The administration has been accused by Aristide’s supporters at the Congressional Black Caucus as well as by black activists Jesse Jackson and Randall Robinson of kidnapping Aristide and taking him out of Haiti. But Morrell believes Aristide’s supporters in Washington are doing a disservice to democracy and to the Haitian people.
“I cannot see the possible justification for taking this money to argue some Haitian dictator’s case against his domestic opposition,” Morrell said. “That is essentially what it was.
“It would be a lot cheaper if instead of all the money [the Haitian government] spent on foreign lobbyists, if they would just correct the elections (of 2000),” Morrell added.
Other Haitian activists have criticized the Congressional Black Caucus for its support of Aristide.
“President Aristide’s way of governance has been less than desirable and the Black Caucus’s support of him has been repulsive to a lot of Haitian Americans,” Francois Guillaume, Jr. told CNSNews.com. Guillaume is a spokesman for the League of Young Haitian Professionals based in Florida.
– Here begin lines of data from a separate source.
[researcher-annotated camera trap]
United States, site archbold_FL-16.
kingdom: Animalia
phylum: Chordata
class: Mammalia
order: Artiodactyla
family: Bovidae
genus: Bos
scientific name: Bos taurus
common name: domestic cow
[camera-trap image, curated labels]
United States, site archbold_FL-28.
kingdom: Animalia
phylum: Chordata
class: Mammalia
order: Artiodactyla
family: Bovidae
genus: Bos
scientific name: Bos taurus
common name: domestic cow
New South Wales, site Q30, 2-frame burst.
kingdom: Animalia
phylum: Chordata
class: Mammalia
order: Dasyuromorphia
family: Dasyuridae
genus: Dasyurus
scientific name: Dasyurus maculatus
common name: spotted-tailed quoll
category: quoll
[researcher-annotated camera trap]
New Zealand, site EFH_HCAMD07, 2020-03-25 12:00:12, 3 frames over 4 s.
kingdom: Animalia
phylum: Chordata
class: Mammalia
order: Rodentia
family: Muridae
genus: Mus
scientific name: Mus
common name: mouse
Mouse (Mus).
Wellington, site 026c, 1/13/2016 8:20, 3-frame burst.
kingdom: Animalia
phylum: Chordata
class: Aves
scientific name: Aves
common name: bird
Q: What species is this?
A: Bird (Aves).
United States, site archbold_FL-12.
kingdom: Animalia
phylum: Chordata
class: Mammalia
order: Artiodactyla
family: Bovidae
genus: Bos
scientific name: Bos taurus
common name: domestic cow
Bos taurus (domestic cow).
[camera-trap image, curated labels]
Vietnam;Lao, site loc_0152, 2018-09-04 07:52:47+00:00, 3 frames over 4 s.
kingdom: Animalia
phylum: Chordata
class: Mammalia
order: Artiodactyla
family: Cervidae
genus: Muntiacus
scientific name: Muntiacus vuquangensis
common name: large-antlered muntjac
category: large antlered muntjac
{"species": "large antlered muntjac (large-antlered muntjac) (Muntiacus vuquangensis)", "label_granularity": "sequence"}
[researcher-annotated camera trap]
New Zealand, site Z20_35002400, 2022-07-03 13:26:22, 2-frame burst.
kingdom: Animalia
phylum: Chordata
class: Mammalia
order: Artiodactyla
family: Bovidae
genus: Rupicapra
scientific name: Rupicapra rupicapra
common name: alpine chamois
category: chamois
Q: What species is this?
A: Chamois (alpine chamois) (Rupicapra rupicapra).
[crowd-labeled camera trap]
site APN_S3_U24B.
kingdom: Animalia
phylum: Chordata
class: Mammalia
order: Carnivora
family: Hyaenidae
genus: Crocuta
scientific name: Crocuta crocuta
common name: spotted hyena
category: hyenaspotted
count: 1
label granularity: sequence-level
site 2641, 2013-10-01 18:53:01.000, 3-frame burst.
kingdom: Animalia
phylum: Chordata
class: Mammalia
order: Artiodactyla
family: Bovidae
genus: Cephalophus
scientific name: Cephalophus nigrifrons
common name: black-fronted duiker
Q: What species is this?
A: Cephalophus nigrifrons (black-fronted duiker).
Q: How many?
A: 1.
“We are organizing a protest in downtown Miami, doing as much as we can to get truth out because their version of [the] story is not representing the Haitian views,” Guillaume said.
Guillaume believes the Congressional Black Caucus is ignoring Aristide’s true record of corruption and of trampling human rights.
“Most Haitians deplore [Aristide]. He armed regular thugs and known criminals, he [gave] them arms to promote his ideas,” he said.
Guillaume wrote an open letter to the Black Caucus last week, expressing his “deep disappointment among Haitians and Haitian-Americans concerning the actions of certain Democratic congressional members who are using the plight of the Haitian people for their own political agendas.
“At this point in our history, where we are presented with a real chance of building a true democratic country, we find the accusations of certain members of the Black Caucus counterproductive and even inhibitive to the Haitian national unity initiative,” read Guillaume’s letter addressed to the “representatives of the Congressional Black Caucus.
“Kidnapping and ‘coup d’etat’ charges emanating from lobbyists and Democrats looking to use this issue as a ‘ticket item’ against the Bush administration in this electoral year is perceived within the Haitian-American community as unimaginative and conniving,” he added.
U.S. Rep. Charles Rangel, a New York Democrat and member of the Congressional Black Caucus, blames the Bush administration for Aristide’s downfall and for the chaos in Haiti that preceded it.
“We are just as much a part of this coup d’etat as the rebels, looters or anyone else,” Rangel said.